Help me raise money - I won’t donate money toward a marathon run in a faraway place by a local person who lives in my village. You want to go to Australia to run a marathon while raising money for leukemia, well, that's a noble undertaking and good luck with that, but for me I’d rather find a local family dealing with the disease and give the money straight to them. The pandemic and plunging stock market have made fundraising monies and college endowment monies start to disappear like Charmin off the back of a parked Walmart truck. I think a series of “let us race, get out of our face” distance runs could raise all kinds of money to give away to groups that really need it.

Challenging nature - Humans have always been pushing themselves up mountains, sailing through raging seas, rushing into wildfires, trekking across deserts and frozen continents. I see all this stuff as falling into the athletic realm. Some people have a game-day approach to life, often throwing common sense and themselves to the side of the road. Last Tuesday there were small-craft warnings at sea and high-profile vehicle warnings on bridges. The sea gets angry and all crafts become small – don't even bother measuring; you're tossed like a cherry tomato in a garden salad. I watched the pilot launch leave the dock in the canal in Lewes to deliver the pilot to a ship beyond the Ice Breakers. Don’t think for a minute that ain’t dangerous, but at least the pilot gets to climb up a wet ladder once he gets out there. And I saw two Army helicopters eggbeating their way to the open bay in 40-knot winds. What could possibly go wrong? Sports teach us not to be overconfident or overly cautious. It's a tough call but when I’m faced with it, I go sit in my truck. 

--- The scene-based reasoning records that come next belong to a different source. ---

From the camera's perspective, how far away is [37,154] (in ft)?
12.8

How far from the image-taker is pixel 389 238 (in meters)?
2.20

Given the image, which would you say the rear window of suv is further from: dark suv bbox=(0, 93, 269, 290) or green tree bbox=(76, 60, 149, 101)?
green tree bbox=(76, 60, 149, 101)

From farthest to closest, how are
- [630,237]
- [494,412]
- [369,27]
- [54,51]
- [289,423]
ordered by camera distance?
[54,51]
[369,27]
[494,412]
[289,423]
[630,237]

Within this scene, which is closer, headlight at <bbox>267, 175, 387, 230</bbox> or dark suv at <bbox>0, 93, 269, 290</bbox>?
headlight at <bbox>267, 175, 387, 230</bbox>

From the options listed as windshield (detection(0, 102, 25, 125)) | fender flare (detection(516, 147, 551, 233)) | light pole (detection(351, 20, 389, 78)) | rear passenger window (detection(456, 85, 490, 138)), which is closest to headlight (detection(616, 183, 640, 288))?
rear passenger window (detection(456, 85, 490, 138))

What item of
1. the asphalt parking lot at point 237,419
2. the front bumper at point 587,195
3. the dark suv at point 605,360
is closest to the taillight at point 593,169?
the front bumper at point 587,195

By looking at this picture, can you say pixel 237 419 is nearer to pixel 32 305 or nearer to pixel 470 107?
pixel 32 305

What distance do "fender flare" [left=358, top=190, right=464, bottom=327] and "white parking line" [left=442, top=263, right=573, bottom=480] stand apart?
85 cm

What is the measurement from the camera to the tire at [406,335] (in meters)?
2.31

Players’ coach - The term usually refers to a coach who puts his players above all else, so why isn’t every coach a players’ coach? Because some are cocky, others are lazy, some are abusive, some never give praise or credit, and others just don’t have a clue. Designating a person “coach” gives that person inside access and a level of control over something an athlete cares deeply about, and often their self-identity is wrapped up in their role on a team. And so why don’t “we” continue to coach our coaches and monitor their behavior? The reason is, that type of interference is considered taboo in the business. The assumption is, “Everyone is doing a good job employing their own style,” except that is never 100 percent true. I’m running around this issue like punishment laps after practice. 

Snippets - Coach Jim Alderman, living on the west coast of Florida, rang the bell after his final chemo treatment following exotic surgery. “I’m looking to put some meat back on these bones,'' said Lineman for Life “Boney James.” No doubt, never doubt, without a doubt, Jim will return to cruiser weight. Why not offer an academic/athletic redshirt to all athletes who were “pandemicked” during the 2019-20 school year? Everyone repeats the year without penalty, unless they don’t want to. Relating running to aging: No matter how hard we train, we just slow down, so we get crazier and run farther and swear we love it except, as Junior sang, “The [running] hangovers hurt more than they used to.”  Runners, take your marks. Ready, set – go on now, git.